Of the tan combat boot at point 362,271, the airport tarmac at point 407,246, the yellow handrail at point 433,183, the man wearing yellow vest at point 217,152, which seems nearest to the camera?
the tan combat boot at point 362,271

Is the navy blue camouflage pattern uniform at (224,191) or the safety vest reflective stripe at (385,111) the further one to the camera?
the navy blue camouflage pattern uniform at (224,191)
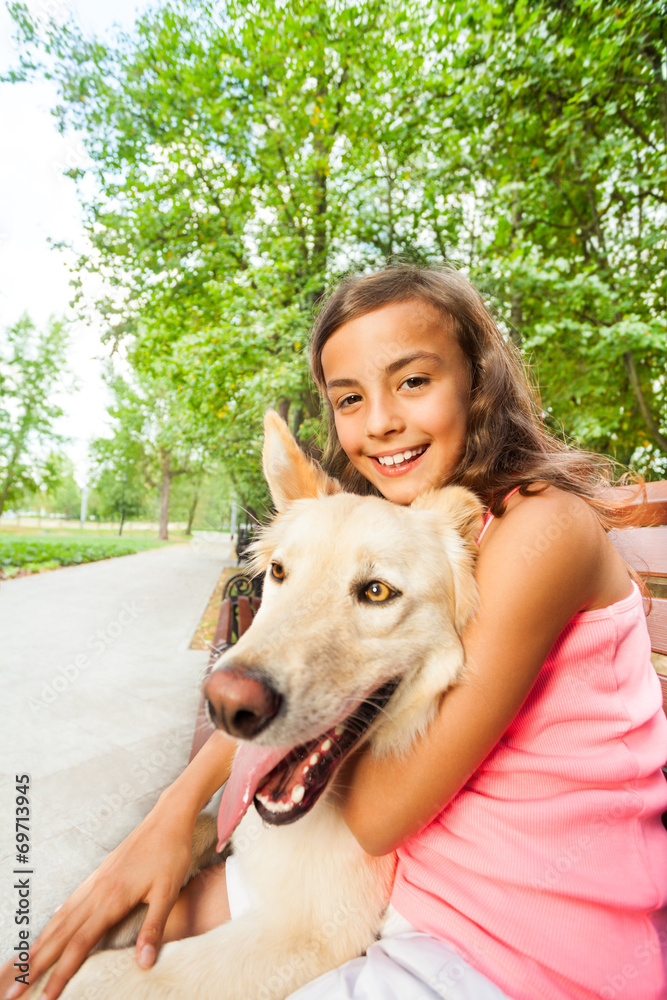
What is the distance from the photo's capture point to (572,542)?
1.33 meters

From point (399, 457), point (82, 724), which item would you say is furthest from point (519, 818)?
point (82, 724)

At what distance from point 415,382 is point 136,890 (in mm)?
1906

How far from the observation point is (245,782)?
53.4 inches

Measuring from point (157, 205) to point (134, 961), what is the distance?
37.3ft

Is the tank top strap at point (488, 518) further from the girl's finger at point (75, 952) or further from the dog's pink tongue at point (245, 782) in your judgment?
the girl's finger at point (75, 952)

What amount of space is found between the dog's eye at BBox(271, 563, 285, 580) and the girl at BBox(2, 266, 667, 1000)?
2.13 feet

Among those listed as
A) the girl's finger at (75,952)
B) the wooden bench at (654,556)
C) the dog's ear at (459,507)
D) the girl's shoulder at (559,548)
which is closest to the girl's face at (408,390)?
the dog's ear at (459,507)

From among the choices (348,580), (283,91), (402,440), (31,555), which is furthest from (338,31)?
(31,555)

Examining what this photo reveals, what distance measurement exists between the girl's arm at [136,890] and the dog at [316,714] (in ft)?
→ 0.15

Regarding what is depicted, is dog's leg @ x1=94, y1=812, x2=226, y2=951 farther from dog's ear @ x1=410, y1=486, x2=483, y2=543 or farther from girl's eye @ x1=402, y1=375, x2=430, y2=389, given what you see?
girl's eye @ x1=402, y1=375, x2=430, y2=389

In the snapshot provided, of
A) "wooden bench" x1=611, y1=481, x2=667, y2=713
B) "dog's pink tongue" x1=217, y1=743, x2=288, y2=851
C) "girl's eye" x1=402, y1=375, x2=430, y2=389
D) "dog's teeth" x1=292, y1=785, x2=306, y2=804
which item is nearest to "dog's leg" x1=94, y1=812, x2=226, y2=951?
"dog's pink tongue" x1=217, y1=743, x2=288, y2=851

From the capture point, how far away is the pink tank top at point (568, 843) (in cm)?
117

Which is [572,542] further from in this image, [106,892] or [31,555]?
[31,555]

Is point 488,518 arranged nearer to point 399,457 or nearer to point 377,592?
point 377,592
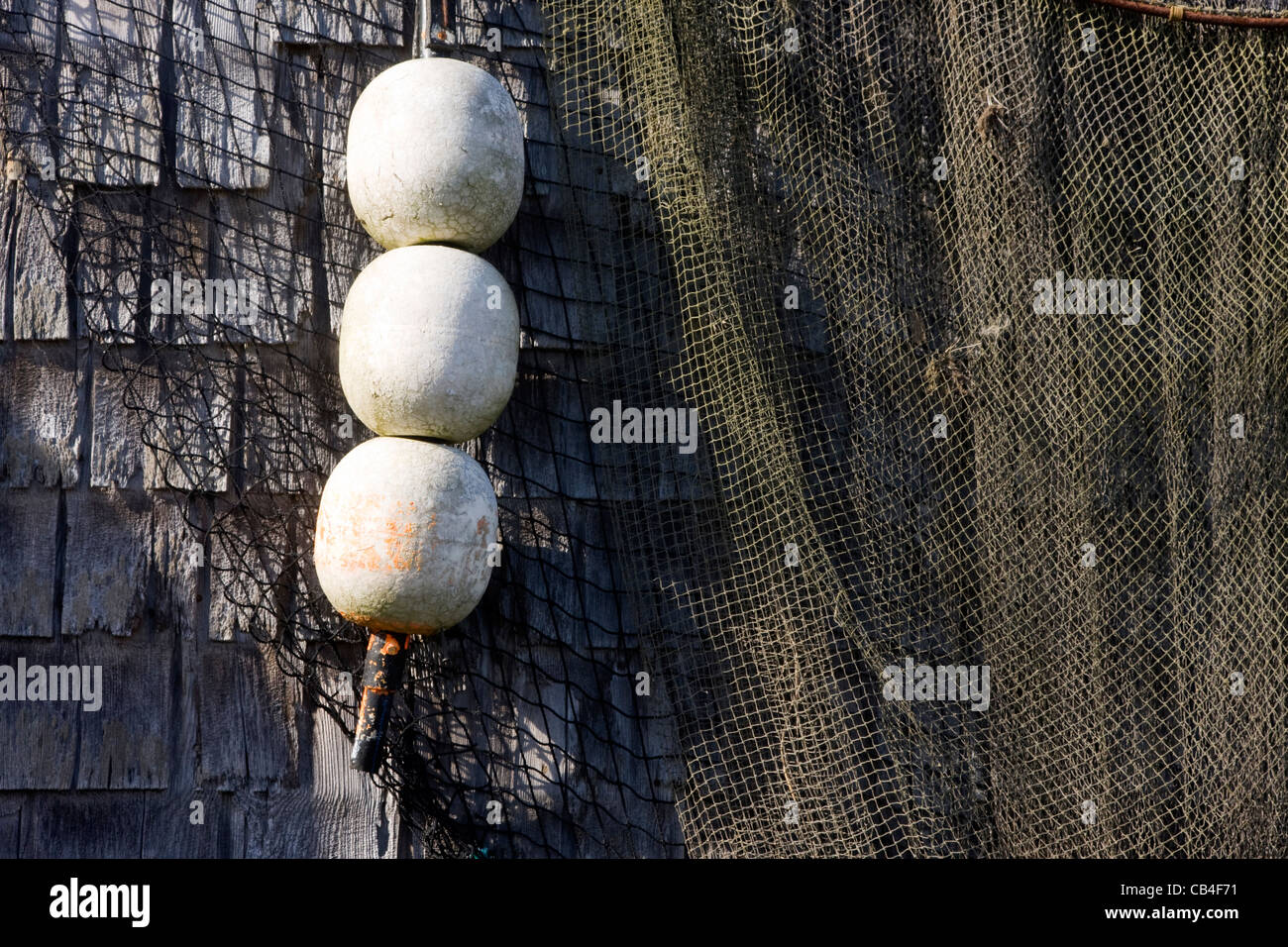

#### Your task
Copy out every line above word for word, leaving out the pictures.

#### Output for this exercise
Of the tan combat boot at point 362,271, the airport tarmac at point 407,246, the yellow handrail at point 433,183, the man wearing yellow vest at point 217,152, which seems nearest to the camera?
the tan combat boot at point 362,271

Is the navy blue camouflage pattern uniform at (224,191) or the safety vest reflective stripe at (385,111) the further one to the camera?
the navy blue camouflage pattern uniform at (224,191)
What is the distance from the photo's capture point to (572,542)?
1.33 meters

From point (399, 457), point (82, 724), which item would you say is furthest from point (519, 818)?
point (82, 724)

At what distance from point 415,382 is point 136,890 (in mm)?
1906

How far from the observation point is (245,782)?
53.4 inches

Measuring from point (157, 205) to point (134, 961), what is the distance?
37.3ft

Is the tank top strap at point (488, 518) further from the girl's finger at point (75, 952) or further from the dog's pink tongue at point (245, 782) in your judgment?
the girl's finger at point (75, 952)

What amount of space is found between the dog's eye at BBox(271, 563, 285, 580) and the girl at BBox(2, 266, 667, 1000)?
2.13 feet

Among those listed as
A) the girl's finger at (75,952)
B) the wooden bench at (654,556)
C) the dog's ear at (459,507)
D) the girl's shoulder at (559,548)
which is closest to the girl's face at (408,390)?
the dog's ear at (459,507)

From among the choices (348,580), (283,91), (402,440), (31,555), which is furthest from (338,31)?
(31,555)

Examining what this photo reveals, what distance measurement exists between the girl's arm at [136,890] and the dog at [316,714] (in ft)?
→ 0.15

Regarding what is depicted, is dog's leg @ x1=94, y1=812, x2=226, y2=951 farther from dog's ear @ x1=410, y1=486, x2=483, y2=543 or farther from girl's eye @ x1=402, y1=375, x2=430, y2=389, given what you see?
girl's eye @ x1=402, y1=375, x2=430, y2=389

In the snapshot provided, of
A) "wooden bench" x1=611, y1=481, x2=667, y2=713
B) "dog's pink tongue" x1=217, y1=743, x2=288, y2=851
C) "girl's eye" x1=402, y1=375, x2=430, y2=389
D) "dog's teeth" x1=292, y1=785, x2=306, y2=804
which item is nearest to "dog's leg" x1=94, y1=812, x2=226, y2=951?
"dog's pink tongue" x1=217, y1=743, x2=288, y2=851

From the capture point, how far away is the pink tank top at point (568, 843) (in cm)?
117

Which is [572,542] further from in this image, [106,892] or [31,555]?
[31,555]

Is point 488,518 arranged nearer to point 399,457 or nearer to point 377,592?
point 377,592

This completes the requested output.